PTAB Once Again Denies Real-Party of Interest Challenge
Oct. 26, 2015 (Mimesis Law) — Last week, the PTAB denied another request designed to substantiate that Kyle Bass is misusing the Inter Partes Review system raised by patent owner Pozen, Inc. (POZN). Pozen asked for additional discovery about Bass’s Coalition for Affordable Drugs (CFAD) entity, including the financial position of related parties in Pozen stock, and whether or not any of the investors in CFAD were defendants in Hatch-Waxman cases. The PTAB denied any additional discovery, saying that Pozen’s requests were based on speculations with no substantiation.

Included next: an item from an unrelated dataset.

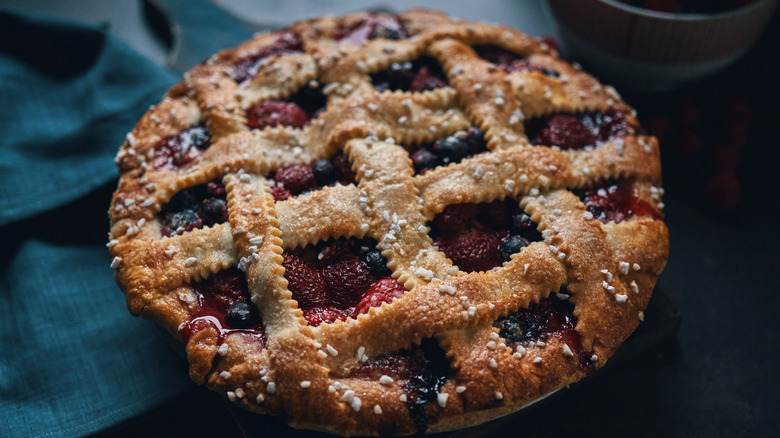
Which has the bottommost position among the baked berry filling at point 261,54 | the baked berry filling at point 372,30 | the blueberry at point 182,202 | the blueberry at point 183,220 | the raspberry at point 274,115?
the blueberry at point 183,220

This inquiry is notable, as a patent owner that has been sued for patent infringement has only one year to bring an IPR before being time-barred from bringing a challenge. Pozen’s request for discovery is to see if any of CFAD’s investors are actually generic manufacturers that are time barred from bringing a challenge, and using CFAD as an end-around to avoid this limitation. The PTAB has ruled in the past that this is inappropriate, notably in challenges brought by RPX (RPXI) against Virnetx Holding Company (VHC), and by Zoll Lifecore against Phillips Electronics. In the latter case, the PTAB set out a series of factors that can be considered to determine if the petitioner is an RPI, including:
- A financially controlling interest in the petitioner;
- the non-party’s relationship with the petitioner;
- the non-party’s relationship to the petition itself, including the nature and/or degree of involvement in the filing; and
- the nature of the entity filing the petition.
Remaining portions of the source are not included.